Upon returning home we learned that we are not alone. The city of Givatayim, a suburb of Tel-Aviv, is contemplating turning itself into a time zone. There’s a majority for it at the city council and it would take two weeks to pass the municipal law. That would still provide the mostly secular people of Givatayim with a month and a half of acceptable light management. It would also make Givatayim an environmental spearhead: the skewed time structure forces Israelis to waste one hour more of electricity each night than they would otherwise.

Do our legislators care for the environment? It doesn’t seem so. Do they like playing power games that cause damage to all communities (the secular one for obvious reasons, the religious – for being now the target of great animousity)? I’d say – yup. If only they could switch their clocks as I did and turn into earlybirds, that would benefit to us all. Such, after all, is the schedule that makes a man healthy, wealthy and wise, and they’re a tad short on the last count.

(This was also posted on +972, a new local web initiative.

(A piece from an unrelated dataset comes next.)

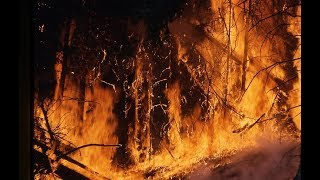 Wildfires California 2017 Video - Wildfires Northern California Live Video Footage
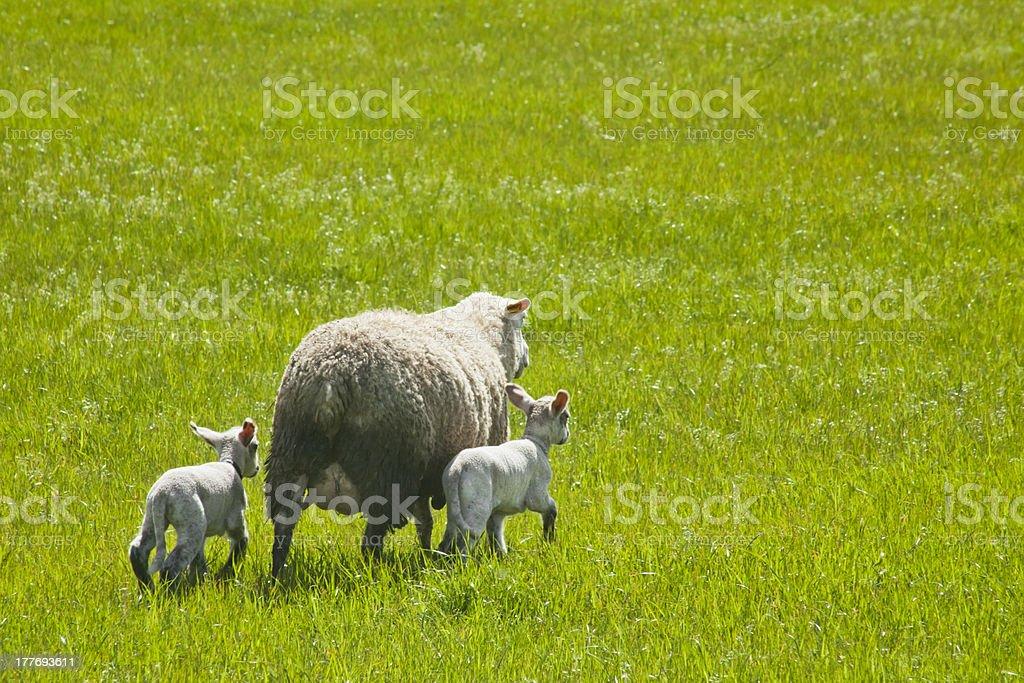 Sheep and lambs royalty-free stock photo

Visit it!)

2 comments:

Anonymous said...

Leisure ...

WHAT is this life if, full of care,
We have no time to stand and stare?—
No time to stand beneath the boughs,
And stare as long as sheep and cows:

No time to see, when woods we pass,
Where squirrels hide their nuts in grass:

No time to see, in broad daylight,
Streams full of stars, like skies at night:

No time to turn at Beauty's glance,
And watch her feet, how they can dance:

No time to wait till her mouth can
Enrich that smile her eyes began?

A poor life this if, full of care,
We have no time to stand and stare.

W. H. Davies

Anonymous said...

The problem you here appears to be that time is relevant and relative.
em… I wonder… could this controversy and confusion over time zones be the answer to the question,

“Why are Israelis such notoriously bad time keepers?”